Прикрыли похолодевшее тело бурьяном и ушли. Ярами, буреломом, густым терновником шли, ползли, продирались. Верстах в восьми от станицы, там, где Дон, круто заворачивая, упирается в седую гору, спустились к воде. Плыли на косу; быстро сносило нахолодавшей за ночь водой. Федор, стоная, цеплялся за Митькино плечо.

Доплыли. Долго лежали на влажном зернистом песке.

— Ну, пора, Федя! Эта половина, должно быть, неширокая.

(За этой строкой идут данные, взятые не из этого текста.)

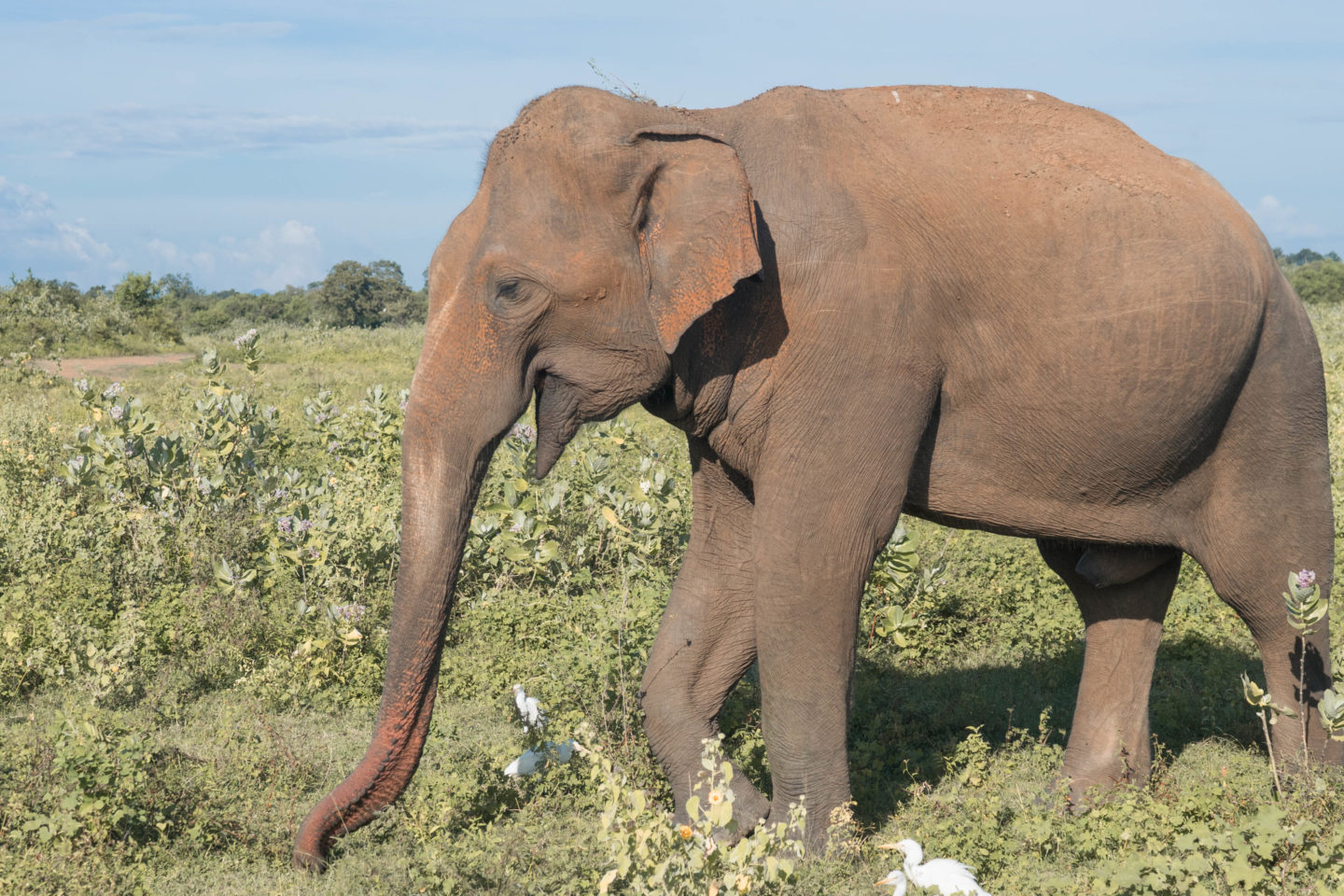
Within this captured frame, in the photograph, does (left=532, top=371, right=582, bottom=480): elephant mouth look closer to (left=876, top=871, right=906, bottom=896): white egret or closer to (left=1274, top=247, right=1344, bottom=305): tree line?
(left=876, top=871, right=906, bottom=896): white egret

Спустились к воде. Дон снова облизывает лица и шеи, отдохнувшие руки уверенней кромсают воду.

Под ногами земля. Застывшая в темноте гущина леса. Торопливо зашагали…

Светало, где-то совсем близко ахнуло орудие. На востоке чахло румяную каемку протянул рассвет.

1925

Путь-дороженька

Часть первая

Вдоль Дона до самого моря степью тянется Гетманский шлях. С левой стороны пологое песчаное Обдонье, зеленое чахлое марево заливных лугов, изредка белесые блестки безыменных озер; с правой — лобастые насупленные горы, а за ними, за дымчатой каемкой Гетманского шляха, за цепью низкорослых сторожевых курганов — речки, степные большие и малые казачьи хутора и станицы и седое вихрастое море ковыля.